McCarran's Cisco PIX firewall handles packet filtering for the network, with failover planned by July. David Webb, the department's senior business systems analyst, has just finished deploying Novell's BorderManager as an authentication-based proxy for Web users.
Speaking of secure (or insecure) transports, no discussion about network facilities would be complete without talking about plans for wireless. The TSA's master IT plan, which includes a plan for wireless facilities, provoked something of a reaction from Hughes, but he diplomatically says, "We've got bigger plans than just sending a perpetrator's picture on a PDA."
McCarran is in discussions with several wireless providers, including AT&T, Roving Planet, SpectraSite, Sprint and T-Mobile, and is in talks with Arinc for the airlines' wireless needs. The facility has a limited wireless presence in conference rooms, with appropriate security, the details of which Hughes would prefer we not disclose, for obvious reasons.
McCarran's desktop management philosophy: "Simpler is better." The biggest deployments are, of course, at the gates and ticket counters, and for desktop management McCarran uses Arinc's tools, which load a stripped-down version of Microsoft Windows NT, with a custom shell, over the network (see CUTE diagram, page 48). The Arinc package has the agent authenticate after choosing his or her airline (see CUTE chooser, below), and CUTE then launches the appropriate emulator. The airline uses straight IP routing or gateway-protocol-conversion technology to get the session back to corporate. Straight leased lines and frame relay are also in use.

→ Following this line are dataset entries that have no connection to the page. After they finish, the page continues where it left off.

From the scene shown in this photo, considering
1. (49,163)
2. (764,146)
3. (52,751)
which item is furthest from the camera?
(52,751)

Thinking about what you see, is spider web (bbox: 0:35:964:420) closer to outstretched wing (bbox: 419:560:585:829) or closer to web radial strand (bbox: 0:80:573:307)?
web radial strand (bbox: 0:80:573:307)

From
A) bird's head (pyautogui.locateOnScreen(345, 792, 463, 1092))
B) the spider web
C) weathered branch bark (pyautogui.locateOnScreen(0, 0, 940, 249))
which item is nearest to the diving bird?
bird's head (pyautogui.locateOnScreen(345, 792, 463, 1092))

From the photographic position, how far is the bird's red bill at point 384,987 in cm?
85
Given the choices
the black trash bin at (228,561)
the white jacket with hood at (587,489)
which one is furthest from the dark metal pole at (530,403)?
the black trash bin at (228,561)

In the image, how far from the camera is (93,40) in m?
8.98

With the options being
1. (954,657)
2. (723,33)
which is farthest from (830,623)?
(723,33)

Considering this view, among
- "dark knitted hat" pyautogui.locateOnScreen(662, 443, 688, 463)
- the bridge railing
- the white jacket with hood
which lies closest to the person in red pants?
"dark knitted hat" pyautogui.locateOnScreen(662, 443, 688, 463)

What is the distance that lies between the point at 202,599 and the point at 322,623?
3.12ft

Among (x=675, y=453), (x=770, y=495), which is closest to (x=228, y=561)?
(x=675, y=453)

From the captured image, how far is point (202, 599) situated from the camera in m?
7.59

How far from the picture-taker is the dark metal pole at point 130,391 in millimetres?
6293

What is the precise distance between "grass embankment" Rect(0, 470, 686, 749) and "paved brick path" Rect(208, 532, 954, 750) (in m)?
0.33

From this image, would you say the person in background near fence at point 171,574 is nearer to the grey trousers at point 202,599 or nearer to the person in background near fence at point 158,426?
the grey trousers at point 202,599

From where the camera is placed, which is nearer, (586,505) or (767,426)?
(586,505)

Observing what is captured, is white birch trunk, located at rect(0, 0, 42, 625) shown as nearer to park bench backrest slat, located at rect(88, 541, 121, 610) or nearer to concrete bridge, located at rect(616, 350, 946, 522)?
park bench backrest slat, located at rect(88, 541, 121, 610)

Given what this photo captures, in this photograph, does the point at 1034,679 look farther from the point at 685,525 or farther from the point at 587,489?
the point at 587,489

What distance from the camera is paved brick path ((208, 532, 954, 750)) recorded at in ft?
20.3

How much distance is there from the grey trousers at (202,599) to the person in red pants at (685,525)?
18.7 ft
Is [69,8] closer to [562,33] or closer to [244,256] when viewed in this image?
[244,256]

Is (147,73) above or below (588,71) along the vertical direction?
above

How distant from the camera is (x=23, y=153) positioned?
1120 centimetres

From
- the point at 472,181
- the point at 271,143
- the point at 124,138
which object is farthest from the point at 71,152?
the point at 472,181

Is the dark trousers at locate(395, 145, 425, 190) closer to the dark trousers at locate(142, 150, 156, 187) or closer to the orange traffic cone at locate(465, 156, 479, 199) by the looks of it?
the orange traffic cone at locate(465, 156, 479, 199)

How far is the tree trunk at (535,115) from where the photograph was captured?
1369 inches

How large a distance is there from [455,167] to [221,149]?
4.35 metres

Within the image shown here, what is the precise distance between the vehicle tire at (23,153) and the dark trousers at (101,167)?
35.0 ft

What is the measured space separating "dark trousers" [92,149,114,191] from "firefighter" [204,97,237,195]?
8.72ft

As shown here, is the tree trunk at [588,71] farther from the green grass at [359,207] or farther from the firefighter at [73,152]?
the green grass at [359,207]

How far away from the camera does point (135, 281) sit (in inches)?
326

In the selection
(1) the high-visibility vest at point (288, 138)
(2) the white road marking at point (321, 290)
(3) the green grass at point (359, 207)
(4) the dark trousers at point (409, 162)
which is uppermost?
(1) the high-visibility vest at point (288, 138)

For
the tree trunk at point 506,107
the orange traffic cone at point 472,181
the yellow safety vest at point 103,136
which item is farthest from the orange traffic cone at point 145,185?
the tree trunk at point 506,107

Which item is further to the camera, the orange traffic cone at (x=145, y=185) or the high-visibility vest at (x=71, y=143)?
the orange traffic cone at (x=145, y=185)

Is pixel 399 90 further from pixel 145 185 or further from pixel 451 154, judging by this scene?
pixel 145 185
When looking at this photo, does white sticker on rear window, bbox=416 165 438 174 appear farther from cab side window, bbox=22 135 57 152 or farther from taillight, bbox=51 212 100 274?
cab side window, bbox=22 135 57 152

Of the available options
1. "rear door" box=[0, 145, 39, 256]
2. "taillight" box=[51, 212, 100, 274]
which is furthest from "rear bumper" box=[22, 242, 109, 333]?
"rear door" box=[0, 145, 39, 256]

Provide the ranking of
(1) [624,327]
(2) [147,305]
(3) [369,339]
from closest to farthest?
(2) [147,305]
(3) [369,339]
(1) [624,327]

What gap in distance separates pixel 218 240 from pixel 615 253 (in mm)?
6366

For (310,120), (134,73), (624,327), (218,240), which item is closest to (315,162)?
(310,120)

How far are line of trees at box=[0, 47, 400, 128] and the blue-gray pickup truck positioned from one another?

As far as network management goes, as the gigabit upgrade progresses, the associated closet and core network gear is plugged into a Computer Associates Unicenter management framework, which should be completed by August. After experiencing one prolonged network outage, management made uptime a priority. The older FDDI network was exceptionally reliable, even though various pieces of the network broke down over the years as a result of dual counter rotating rings, dual power supplies and dual switched fabrics on the backplane of the core switch. To provide the same high level of fault tolerance on the gigabit network, the closet switches (Enterasys E7s and E1s) are all dual-trunked using Spanning Tree, with backup trunks on separate cards.